**Exercise objective**
Only the lines from the one containing "body_size: -191" through the end of the entries should be repeated, exactly as they appear, first and last included.

**Supplied material**

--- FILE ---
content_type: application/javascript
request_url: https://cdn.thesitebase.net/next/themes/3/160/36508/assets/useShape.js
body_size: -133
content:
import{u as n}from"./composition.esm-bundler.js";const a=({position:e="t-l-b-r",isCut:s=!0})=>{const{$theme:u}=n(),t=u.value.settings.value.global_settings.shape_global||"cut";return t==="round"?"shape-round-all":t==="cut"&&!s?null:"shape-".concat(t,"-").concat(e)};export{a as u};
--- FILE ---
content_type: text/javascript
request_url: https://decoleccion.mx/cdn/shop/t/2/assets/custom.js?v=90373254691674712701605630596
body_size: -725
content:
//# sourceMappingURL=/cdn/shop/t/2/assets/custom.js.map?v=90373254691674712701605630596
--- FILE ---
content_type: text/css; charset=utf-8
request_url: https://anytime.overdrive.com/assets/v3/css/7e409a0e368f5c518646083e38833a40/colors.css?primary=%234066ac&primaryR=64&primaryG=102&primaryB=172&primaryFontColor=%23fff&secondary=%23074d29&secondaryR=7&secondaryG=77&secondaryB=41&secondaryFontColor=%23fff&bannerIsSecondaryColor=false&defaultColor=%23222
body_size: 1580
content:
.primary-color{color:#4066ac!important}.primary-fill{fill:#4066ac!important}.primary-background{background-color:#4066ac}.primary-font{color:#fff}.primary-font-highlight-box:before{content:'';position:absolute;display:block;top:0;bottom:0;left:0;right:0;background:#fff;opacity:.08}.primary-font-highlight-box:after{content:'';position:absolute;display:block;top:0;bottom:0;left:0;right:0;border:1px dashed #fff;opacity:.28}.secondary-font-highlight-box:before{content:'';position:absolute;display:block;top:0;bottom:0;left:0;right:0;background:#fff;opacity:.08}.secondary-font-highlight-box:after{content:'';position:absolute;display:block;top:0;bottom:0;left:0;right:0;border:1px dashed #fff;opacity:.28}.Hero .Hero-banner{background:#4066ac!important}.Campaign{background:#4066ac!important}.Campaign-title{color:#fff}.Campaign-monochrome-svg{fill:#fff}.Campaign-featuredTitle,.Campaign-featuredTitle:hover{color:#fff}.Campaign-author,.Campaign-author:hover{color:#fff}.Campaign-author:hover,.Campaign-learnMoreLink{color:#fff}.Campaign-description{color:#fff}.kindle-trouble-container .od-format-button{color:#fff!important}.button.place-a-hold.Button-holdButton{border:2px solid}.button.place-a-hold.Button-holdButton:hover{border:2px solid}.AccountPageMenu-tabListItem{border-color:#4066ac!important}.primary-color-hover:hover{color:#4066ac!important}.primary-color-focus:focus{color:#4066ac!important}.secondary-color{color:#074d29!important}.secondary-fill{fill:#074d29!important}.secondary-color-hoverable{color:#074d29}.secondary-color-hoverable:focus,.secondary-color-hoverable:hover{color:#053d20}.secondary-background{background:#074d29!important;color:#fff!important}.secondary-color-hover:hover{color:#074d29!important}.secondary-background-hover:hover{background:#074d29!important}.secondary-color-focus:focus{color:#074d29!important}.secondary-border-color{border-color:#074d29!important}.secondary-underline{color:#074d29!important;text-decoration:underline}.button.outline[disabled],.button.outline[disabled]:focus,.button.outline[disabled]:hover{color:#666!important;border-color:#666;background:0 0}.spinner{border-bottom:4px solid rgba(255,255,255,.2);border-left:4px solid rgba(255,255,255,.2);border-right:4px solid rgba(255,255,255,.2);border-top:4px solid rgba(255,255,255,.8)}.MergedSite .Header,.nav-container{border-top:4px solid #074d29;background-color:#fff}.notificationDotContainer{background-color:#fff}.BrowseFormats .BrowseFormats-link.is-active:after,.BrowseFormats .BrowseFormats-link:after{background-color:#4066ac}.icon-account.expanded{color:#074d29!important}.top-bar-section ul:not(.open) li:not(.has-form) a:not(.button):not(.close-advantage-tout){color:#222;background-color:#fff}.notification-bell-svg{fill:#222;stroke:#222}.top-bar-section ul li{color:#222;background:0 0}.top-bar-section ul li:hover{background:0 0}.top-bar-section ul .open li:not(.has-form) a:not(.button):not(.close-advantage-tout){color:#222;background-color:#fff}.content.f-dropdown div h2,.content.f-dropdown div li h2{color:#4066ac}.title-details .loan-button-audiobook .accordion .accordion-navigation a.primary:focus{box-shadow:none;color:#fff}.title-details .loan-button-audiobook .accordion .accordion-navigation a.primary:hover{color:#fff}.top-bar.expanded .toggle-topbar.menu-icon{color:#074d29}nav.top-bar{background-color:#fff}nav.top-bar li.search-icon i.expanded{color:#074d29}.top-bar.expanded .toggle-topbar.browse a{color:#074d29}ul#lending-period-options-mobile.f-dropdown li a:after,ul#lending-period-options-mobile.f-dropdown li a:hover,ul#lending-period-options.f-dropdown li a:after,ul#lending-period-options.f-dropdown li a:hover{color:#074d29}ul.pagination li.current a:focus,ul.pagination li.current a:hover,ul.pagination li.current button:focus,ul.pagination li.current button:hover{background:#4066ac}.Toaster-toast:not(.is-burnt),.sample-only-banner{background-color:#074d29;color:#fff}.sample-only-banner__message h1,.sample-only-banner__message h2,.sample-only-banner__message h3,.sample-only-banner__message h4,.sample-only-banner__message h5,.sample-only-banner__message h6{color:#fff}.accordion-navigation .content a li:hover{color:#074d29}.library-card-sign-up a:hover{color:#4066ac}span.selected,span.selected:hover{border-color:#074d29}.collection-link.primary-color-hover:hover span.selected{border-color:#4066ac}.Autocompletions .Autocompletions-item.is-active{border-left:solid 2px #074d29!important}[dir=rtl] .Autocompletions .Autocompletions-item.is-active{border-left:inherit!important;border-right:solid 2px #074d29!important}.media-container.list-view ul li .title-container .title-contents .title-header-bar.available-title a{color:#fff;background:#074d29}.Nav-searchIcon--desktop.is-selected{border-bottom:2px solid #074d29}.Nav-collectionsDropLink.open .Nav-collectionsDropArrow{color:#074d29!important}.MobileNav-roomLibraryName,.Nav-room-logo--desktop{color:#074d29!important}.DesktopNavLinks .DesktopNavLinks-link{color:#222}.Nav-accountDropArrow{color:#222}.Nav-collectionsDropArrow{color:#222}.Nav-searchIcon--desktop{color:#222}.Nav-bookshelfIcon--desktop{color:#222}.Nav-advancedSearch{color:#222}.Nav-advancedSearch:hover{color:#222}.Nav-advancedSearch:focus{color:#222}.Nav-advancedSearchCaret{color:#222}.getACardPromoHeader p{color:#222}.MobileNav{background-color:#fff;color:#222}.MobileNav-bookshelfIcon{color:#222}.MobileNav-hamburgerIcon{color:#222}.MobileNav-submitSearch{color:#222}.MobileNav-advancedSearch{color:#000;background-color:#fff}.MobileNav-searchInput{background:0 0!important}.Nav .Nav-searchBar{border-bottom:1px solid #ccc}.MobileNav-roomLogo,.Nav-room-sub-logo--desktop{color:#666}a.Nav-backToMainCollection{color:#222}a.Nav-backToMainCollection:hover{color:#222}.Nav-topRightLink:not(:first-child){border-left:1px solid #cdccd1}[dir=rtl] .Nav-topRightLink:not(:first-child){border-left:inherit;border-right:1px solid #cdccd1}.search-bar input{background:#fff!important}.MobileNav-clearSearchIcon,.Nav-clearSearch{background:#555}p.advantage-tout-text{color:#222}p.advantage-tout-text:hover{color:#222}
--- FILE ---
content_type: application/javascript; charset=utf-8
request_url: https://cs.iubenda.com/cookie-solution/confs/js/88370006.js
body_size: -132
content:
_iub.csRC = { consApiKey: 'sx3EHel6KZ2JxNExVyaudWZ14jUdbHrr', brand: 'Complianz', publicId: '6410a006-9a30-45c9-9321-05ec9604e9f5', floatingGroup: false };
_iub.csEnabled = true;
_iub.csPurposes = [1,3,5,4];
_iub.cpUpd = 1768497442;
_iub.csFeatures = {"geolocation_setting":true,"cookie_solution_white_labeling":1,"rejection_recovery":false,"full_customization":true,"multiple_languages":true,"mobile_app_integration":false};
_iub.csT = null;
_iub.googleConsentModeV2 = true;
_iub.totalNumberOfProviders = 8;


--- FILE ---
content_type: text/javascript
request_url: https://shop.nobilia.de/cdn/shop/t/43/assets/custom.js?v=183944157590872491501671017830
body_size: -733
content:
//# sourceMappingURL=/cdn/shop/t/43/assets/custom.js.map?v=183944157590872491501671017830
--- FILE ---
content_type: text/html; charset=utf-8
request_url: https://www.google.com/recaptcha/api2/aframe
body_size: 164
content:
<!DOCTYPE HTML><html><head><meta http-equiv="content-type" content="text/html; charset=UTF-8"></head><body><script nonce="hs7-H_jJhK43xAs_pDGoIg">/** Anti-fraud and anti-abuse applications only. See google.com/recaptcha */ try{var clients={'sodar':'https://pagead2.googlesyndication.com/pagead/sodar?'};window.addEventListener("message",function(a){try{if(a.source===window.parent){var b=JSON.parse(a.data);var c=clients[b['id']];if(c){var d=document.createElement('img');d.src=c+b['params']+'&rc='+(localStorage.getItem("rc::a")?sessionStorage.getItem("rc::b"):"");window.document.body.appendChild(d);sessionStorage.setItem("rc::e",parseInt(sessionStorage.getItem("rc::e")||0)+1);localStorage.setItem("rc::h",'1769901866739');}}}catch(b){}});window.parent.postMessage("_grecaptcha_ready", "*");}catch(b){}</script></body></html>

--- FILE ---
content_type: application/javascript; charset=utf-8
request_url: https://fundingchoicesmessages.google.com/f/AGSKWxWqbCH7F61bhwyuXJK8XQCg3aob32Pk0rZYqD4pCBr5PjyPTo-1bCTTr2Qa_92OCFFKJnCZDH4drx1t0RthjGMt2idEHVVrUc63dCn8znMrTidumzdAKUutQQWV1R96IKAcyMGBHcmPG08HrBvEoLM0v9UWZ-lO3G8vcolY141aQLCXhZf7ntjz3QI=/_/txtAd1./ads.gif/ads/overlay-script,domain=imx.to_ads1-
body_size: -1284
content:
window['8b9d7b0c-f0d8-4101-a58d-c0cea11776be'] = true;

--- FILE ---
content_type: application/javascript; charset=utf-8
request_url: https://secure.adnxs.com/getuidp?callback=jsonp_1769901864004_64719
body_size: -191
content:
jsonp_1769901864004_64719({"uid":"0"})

**Exercise result**
body_size: -191
content:
jsonp_1769901864004_64719({"uid":"0"})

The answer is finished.